I had a male patients with food allergy with pulmonary carcinoid tumor, aged 23. Autologous serum skin test was positive in patients. Anti-nuclear antibody and viral hepatitis markers such as HBsAg, HBsAb, anti HCV HIV, thyroid antibodies were negative in patients. Liver, thyroid, and renal function tests, serum IgG, IgA, and IgM levels were within normal ranges. Skin prick tests (SPTs) were highly positive for kiwi, tomato, fish, and orange. The specific IgE levels were correlated with the SPTs. Total IgE level was 960 IU/L (normal range: 0–100 IU/L). A mass was defined on lower lobe of left lung on computerized tomography (PET CT SUVmax: 6). The patient was operated. In postoperative period, he had recurrent laryngeal oedema and urticaria attacks. Omalizumab treatment planned because of the patient was resistant to antihistaminics and steroids. For the very first time, we used omalizumab in symptomatic therapy of recurrent laryngeal oedema and urticaria attacks in a patient with postoperative pulmonary carcinoid tumor for eight months. During the four years of follow-up, no recurrence was noted in carcinoid tumor. Control PET CT and CT results revealed normal findings. After omalizumab treatment, laryngeal oedema and urticaria symptoms were decreased. Oral antihistaminics and mast cell stabilizing drugs were used for treatment afterwards. Oral steroid was given only once [95].

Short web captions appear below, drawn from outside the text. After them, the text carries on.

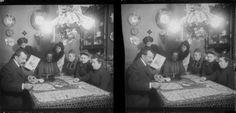 Jugando al bingo. Placa estereroscópica en soporte de vidrio. Fondo Gómez-Moreno/Orueta.  http://bvirtual.bibliotecas.csic.es/csic:csicalepharc000067893
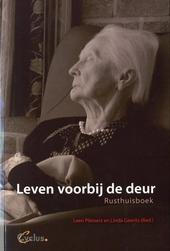 Leven voorbij de deur : rusthuisboek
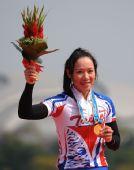 图文:公路自行车女子个人赛颁奖 萧美玉获金牌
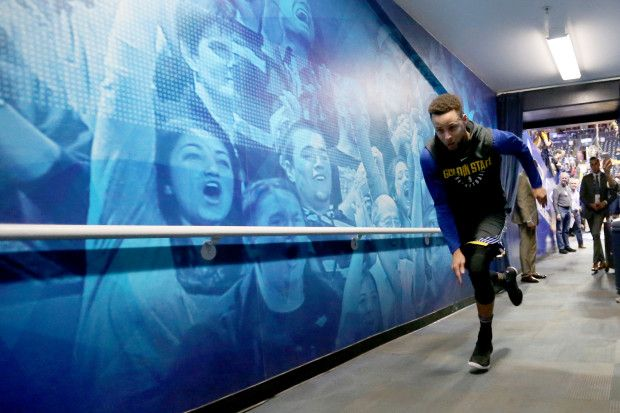 Golden State Warriors' Stephen Curry (30) runs back to the locker room after warmups before the start of the game against the Oklahoma City Thunder at Oracle Arena in Oakland, Calif., on Tuesday, Feb. 6, 2018. (Ray Chavez/Bay Area News Group)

Omalizumab has the potential to be an additional and solitary treatment option in patients with allergic bronchopulmonary aspergillosis and cystic fibrosis. Early onset treatment may be beneficial and patients with early stage of lung disease seem to benefit more [96]. Pooled data analysis revealed that a causal relationship between omalizumab therapy and malignancy is unlikely [97].

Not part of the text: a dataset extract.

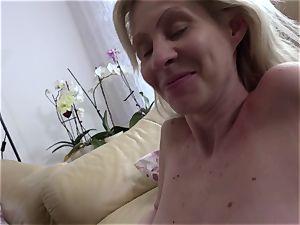 REIFE SWINGER - German mature blond gets twat romped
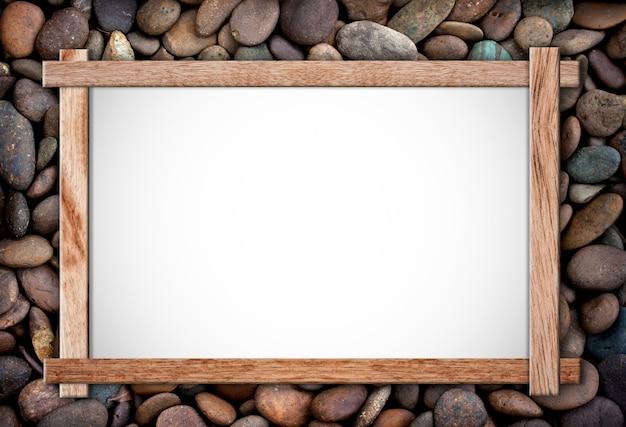 Pusta tablica na skałach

To sum up what I would like to express as a conclusion is that omalizumab in patients with severe persistent asthma is an effective therapy for asthma and comorbid conditions (CU, bee venom allergy, latex allergy, multidrug allergy, atopic dermatitis, food allergy, and Samter’s syndrome) just like I have mentioned above. The mechanism of action of omalizumab in the treatment of asthma is believed to be multifactorial and includes effects mediated through altered production of redox metabolites, oxidative markers related mi RNA, TRAIL related mi RNA, and regulation of production of known inflammatory proteins.

Conflict of Interests

The author declares that there is no conflict of interests regarding the publication of this paper.

Acknowledgments

The author thanks all participating patients and volunteers.